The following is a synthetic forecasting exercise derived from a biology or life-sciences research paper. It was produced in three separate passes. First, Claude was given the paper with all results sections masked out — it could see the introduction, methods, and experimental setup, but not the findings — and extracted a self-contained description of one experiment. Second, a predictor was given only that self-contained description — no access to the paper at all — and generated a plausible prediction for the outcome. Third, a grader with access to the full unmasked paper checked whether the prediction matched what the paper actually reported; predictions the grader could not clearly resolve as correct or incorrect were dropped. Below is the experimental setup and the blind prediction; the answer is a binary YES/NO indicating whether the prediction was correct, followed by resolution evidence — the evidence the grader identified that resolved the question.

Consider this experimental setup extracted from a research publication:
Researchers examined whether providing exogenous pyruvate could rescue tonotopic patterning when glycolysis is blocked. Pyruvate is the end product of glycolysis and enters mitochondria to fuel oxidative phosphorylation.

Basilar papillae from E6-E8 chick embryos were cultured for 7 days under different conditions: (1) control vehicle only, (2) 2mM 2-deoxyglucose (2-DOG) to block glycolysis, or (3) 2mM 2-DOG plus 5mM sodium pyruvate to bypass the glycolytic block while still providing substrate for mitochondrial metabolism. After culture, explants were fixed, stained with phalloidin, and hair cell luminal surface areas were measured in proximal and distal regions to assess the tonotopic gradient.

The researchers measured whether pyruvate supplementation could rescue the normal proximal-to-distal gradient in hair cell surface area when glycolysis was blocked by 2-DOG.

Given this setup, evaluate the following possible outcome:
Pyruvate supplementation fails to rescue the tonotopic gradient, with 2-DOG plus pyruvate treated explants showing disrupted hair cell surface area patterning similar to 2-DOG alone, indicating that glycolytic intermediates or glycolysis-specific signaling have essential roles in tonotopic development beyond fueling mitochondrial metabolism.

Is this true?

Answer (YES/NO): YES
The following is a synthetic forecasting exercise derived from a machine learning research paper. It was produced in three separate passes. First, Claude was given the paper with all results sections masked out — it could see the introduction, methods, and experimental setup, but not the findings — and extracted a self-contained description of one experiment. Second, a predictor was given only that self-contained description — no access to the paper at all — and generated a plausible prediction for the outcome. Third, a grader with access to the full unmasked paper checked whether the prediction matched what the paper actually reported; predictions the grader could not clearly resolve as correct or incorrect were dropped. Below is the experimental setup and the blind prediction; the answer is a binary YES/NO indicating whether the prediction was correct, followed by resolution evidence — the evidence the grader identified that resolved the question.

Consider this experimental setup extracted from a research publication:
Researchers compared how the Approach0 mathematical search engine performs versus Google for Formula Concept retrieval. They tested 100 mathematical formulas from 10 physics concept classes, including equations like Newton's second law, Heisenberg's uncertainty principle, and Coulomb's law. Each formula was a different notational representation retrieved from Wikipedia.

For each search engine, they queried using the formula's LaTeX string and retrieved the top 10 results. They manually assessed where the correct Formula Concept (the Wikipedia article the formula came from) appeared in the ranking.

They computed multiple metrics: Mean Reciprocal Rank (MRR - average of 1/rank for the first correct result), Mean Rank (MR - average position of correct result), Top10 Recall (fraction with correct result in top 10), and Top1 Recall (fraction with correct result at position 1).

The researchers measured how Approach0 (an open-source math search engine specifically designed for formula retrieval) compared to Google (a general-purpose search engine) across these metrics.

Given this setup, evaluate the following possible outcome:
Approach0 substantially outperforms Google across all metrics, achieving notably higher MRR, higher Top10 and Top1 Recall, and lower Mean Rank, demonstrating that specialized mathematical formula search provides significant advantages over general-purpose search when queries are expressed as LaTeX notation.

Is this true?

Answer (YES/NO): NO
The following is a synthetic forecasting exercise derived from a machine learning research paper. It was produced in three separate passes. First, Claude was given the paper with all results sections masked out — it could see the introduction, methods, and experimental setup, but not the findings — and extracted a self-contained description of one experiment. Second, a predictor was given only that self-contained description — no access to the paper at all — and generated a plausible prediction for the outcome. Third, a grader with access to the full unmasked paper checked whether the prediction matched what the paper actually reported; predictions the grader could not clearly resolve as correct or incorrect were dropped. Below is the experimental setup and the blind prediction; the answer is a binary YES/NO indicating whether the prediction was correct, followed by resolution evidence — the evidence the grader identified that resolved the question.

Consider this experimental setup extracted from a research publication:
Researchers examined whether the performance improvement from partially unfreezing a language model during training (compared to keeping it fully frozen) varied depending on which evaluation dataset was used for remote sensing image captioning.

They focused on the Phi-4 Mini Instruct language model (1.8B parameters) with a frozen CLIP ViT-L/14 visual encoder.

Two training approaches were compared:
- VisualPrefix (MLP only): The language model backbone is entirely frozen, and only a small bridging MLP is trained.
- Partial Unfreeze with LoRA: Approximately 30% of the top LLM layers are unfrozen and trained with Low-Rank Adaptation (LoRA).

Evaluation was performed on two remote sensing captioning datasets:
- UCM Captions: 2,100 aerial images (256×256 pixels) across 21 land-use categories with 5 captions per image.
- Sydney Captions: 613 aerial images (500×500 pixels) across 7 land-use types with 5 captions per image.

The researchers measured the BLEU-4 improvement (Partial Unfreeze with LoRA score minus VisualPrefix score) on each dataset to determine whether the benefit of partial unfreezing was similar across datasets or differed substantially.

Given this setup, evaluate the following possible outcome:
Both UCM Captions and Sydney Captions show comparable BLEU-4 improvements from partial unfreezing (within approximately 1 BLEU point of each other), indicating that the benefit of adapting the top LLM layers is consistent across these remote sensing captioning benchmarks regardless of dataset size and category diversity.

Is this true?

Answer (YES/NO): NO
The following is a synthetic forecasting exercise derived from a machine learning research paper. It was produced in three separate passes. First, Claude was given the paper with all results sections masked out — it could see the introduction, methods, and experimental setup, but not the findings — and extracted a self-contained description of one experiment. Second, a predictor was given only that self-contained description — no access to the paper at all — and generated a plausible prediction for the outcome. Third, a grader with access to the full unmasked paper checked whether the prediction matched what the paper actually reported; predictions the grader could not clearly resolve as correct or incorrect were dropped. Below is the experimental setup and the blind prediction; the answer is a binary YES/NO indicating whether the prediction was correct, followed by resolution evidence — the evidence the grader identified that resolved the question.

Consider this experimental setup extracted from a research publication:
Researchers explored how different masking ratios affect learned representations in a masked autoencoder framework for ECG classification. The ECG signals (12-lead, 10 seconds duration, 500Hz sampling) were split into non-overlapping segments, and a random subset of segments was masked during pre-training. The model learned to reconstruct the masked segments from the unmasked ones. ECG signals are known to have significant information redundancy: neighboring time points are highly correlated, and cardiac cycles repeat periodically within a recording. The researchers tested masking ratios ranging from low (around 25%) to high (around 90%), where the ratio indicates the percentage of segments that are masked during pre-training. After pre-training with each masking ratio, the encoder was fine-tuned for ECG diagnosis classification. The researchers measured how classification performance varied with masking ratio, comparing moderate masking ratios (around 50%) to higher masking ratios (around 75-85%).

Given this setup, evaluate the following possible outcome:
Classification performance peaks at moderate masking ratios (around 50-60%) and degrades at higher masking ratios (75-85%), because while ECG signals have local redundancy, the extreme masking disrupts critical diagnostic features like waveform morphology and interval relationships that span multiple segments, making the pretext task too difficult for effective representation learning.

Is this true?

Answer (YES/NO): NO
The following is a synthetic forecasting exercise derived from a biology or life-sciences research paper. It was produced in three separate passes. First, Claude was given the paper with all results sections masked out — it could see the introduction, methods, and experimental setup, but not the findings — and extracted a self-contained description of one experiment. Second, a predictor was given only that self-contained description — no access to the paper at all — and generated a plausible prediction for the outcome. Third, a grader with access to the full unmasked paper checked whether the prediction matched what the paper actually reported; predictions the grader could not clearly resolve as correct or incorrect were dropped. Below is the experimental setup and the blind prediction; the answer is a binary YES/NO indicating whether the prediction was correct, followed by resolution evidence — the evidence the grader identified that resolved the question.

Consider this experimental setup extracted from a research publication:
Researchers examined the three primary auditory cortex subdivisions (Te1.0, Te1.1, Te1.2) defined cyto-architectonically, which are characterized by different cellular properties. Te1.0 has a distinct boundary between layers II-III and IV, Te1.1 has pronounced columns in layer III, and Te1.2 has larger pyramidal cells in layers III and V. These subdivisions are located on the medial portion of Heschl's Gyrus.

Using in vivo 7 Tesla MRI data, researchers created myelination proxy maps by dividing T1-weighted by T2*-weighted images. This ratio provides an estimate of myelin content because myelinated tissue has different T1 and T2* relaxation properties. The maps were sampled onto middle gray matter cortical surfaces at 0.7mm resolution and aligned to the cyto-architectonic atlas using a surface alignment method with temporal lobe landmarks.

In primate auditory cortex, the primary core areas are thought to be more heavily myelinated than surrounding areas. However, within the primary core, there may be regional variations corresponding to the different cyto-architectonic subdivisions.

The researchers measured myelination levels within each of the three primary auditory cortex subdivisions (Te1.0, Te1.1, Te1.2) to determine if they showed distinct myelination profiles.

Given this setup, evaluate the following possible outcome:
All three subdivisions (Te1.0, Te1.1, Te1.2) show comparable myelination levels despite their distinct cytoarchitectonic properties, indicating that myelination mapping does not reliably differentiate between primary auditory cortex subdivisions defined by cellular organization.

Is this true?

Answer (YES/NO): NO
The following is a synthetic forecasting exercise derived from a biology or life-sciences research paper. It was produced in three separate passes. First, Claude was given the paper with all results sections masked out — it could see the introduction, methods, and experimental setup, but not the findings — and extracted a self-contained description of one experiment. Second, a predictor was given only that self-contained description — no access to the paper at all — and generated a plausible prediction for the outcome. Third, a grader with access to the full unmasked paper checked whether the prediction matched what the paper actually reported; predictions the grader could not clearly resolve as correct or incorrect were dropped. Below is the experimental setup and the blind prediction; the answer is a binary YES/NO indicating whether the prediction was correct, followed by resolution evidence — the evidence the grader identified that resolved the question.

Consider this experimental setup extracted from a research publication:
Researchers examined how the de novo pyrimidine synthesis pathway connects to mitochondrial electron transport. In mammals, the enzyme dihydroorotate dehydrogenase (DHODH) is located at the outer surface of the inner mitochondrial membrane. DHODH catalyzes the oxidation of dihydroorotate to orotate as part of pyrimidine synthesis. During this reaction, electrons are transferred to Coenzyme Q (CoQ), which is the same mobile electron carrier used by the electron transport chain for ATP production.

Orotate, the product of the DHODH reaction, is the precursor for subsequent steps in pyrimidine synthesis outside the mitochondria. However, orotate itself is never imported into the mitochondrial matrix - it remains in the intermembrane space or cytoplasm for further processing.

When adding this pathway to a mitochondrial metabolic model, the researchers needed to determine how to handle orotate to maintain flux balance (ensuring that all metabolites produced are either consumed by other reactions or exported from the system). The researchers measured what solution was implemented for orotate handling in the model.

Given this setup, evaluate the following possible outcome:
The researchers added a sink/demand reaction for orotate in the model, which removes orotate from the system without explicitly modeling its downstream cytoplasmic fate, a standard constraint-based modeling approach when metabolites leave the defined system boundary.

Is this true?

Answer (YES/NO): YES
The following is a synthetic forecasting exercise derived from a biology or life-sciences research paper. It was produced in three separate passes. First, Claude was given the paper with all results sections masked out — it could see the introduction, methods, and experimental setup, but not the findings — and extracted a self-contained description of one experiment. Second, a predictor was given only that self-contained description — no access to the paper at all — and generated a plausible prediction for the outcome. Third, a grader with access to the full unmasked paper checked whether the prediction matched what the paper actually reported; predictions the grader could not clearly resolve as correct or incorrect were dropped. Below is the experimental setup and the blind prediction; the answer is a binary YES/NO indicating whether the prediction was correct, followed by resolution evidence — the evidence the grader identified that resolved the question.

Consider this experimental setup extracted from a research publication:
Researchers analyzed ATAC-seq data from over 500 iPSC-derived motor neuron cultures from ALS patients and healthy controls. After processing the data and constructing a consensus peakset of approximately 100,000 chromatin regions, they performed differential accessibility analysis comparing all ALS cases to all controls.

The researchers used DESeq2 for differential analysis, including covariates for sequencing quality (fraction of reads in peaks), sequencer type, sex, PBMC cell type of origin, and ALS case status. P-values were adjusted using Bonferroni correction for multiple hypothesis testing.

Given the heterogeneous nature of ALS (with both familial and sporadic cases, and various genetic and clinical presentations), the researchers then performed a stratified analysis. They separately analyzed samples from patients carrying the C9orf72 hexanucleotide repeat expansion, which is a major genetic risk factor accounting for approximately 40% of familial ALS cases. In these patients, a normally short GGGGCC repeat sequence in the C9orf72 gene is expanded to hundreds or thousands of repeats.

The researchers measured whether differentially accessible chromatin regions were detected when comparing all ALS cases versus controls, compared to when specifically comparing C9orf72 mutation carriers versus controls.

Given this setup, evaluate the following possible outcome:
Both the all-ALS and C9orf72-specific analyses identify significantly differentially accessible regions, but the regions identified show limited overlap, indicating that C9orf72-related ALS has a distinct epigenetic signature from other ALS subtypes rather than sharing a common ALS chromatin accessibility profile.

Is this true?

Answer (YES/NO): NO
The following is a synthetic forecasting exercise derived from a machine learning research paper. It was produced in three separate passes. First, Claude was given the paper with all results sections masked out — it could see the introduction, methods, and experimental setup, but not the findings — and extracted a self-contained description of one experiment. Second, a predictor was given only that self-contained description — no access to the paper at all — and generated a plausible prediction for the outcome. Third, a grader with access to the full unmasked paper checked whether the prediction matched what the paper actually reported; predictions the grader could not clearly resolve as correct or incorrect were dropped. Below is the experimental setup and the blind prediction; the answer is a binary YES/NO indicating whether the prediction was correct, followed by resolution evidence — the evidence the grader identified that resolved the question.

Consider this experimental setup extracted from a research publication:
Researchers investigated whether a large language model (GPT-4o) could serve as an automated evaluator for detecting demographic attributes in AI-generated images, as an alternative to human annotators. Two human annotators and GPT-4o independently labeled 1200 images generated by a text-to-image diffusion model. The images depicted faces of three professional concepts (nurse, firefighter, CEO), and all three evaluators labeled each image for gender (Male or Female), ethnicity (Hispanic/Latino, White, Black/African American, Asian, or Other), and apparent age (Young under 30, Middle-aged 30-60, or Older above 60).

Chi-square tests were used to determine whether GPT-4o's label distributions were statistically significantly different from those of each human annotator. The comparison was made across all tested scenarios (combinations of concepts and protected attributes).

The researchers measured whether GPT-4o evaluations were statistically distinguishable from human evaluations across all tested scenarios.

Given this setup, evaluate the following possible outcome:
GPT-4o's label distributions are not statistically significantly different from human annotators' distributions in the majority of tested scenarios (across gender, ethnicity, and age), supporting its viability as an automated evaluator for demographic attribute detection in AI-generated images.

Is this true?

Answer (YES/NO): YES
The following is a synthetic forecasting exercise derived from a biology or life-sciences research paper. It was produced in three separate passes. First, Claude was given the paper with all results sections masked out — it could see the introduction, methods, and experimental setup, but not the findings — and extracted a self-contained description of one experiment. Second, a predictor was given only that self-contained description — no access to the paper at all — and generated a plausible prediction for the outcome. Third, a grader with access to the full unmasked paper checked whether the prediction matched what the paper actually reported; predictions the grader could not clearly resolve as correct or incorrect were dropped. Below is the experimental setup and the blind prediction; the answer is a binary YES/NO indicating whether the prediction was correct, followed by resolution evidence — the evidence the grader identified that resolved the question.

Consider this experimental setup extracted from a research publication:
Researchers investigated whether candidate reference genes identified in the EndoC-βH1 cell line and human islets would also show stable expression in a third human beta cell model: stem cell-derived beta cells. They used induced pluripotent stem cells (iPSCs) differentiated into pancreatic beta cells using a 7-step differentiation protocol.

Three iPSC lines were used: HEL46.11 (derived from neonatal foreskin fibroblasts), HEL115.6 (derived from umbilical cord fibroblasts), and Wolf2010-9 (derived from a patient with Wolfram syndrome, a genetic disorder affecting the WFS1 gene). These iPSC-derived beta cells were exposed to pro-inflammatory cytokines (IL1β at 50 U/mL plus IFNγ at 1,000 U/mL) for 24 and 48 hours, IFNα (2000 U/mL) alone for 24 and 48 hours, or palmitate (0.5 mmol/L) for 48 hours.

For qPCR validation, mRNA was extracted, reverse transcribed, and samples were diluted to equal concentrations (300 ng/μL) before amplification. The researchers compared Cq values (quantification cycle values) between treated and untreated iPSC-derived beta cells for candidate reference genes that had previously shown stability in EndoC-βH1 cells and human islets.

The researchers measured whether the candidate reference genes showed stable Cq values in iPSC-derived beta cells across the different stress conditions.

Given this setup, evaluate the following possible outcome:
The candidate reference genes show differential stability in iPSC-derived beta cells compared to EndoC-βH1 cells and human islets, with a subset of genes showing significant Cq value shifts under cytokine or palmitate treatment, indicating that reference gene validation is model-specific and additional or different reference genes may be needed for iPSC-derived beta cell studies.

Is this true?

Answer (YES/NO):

*TO DO*
After locating the line with "The researchers measured whether GPT-4o" above, return that line and every later line through the one with "Researchers investigated whether candidate", word for word and with nothing else.

*OUTPUT OF THE EXERCISE*
The researchers measured whether GPT-4o evaluations were statistically distinguishable from human evaluations across all tested scenarios.

Given this setup, evaluate the following possible outcome:
GPT-4o's label distributions are not statistically significantly different from human annotators' distributions in the majority of tested scenarios (across gender, ethnicity, and age), supporting its viability as an automated evaluator for demographic attribute detection in AI-generated images.

Is this true?

Answer (YES/NO): YES
The following is a synthetic forecasting exercise derived from a biology or life-sciences research paper. It was produced in three separate passes. First, Claude was given the paper with all results sections masked out — it could see the introduction, methods, and experimental setup, but not the findings — and extracted a self-contained description of one experiment. Second, a predictor was given only that self-contained description — no access to the paper at all — and generated a plausible prediction for the outcome. Third, a grader with access to the full unmasked paper checked whether the prediction matched what the paper actually reported; predictions the grader could not clearly resolve as correct or incorrect were dropped. Below is the experimental setup and the blind prediction; the answer is a binary YES/NO indicating whether the prediction was correct, followed by resolution evidence — the evidence the grader identified that resolved the question.

Consider this experimental setup extracted from a research publication:
Researchers investigated whether candidate reference genes identified in the EndoC-βH1 cell line and human islets would also show stable expression in a third human beta cell model: stem cell-derived beta cells. They used induced pluripotent stem cells (iPSCs) differentiated into pancreatic beta cells using a 7-step differentiation protocol.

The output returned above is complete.